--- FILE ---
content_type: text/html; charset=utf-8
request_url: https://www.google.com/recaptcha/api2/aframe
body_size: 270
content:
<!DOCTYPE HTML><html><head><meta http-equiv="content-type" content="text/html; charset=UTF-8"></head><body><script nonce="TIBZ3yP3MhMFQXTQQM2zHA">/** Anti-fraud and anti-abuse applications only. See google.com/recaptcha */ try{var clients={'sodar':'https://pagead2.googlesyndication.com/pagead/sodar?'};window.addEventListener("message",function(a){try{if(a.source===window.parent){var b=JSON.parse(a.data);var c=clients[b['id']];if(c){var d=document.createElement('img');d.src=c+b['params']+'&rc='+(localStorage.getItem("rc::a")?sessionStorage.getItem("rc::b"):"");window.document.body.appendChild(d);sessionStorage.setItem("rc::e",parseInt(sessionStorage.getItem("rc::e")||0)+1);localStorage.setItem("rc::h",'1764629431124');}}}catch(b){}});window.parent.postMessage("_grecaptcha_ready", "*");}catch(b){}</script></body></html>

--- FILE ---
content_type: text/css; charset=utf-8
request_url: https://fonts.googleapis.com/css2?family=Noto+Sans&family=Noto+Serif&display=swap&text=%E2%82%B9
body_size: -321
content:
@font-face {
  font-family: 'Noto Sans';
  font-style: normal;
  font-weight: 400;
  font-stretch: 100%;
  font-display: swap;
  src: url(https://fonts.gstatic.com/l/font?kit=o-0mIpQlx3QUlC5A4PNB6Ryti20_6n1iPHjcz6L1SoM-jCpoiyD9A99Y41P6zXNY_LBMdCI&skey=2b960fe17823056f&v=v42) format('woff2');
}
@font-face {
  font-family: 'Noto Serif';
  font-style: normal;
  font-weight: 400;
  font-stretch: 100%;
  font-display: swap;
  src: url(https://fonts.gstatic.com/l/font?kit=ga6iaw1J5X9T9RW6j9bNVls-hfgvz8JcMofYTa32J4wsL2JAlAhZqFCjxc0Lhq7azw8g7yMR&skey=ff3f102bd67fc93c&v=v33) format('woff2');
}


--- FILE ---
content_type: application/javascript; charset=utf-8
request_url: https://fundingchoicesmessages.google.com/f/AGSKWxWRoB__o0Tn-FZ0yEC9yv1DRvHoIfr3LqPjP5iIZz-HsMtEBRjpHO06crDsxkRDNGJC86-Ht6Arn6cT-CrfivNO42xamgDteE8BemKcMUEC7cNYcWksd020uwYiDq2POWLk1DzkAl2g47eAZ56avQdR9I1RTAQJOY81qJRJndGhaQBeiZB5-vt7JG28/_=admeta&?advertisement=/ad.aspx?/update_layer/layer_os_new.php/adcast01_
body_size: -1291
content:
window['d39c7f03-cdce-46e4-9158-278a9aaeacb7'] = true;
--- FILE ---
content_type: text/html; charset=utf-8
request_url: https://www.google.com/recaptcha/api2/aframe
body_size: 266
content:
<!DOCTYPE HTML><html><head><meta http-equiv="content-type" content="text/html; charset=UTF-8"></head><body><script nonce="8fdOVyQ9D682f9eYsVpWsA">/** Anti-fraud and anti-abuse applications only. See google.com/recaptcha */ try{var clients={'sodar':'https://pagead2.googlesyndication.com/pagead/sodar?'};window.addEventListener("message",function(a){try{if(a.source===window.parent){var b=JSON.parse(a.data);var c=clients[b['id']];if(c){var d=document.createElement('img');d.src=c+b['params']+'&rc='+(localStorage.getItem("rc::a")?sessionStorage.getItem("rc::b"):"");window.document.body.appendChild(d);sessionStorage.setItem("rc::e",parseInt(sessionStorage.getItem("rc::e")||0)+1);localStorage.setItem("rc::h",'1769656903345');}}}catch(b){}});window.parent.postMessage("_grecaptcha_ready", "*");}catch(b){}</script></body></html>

+ + + + +

ABOUT THIS EXERCISE>
Look through the data and show every line containing "Serif".

EXPECTED OUTPUT>
request_url: https://fonts.googleapis.com/css2?family=Noto+Sans&family=Noto+Serif&display=swap&text=%E2%82%B9
  font-family: 'Noto Serif';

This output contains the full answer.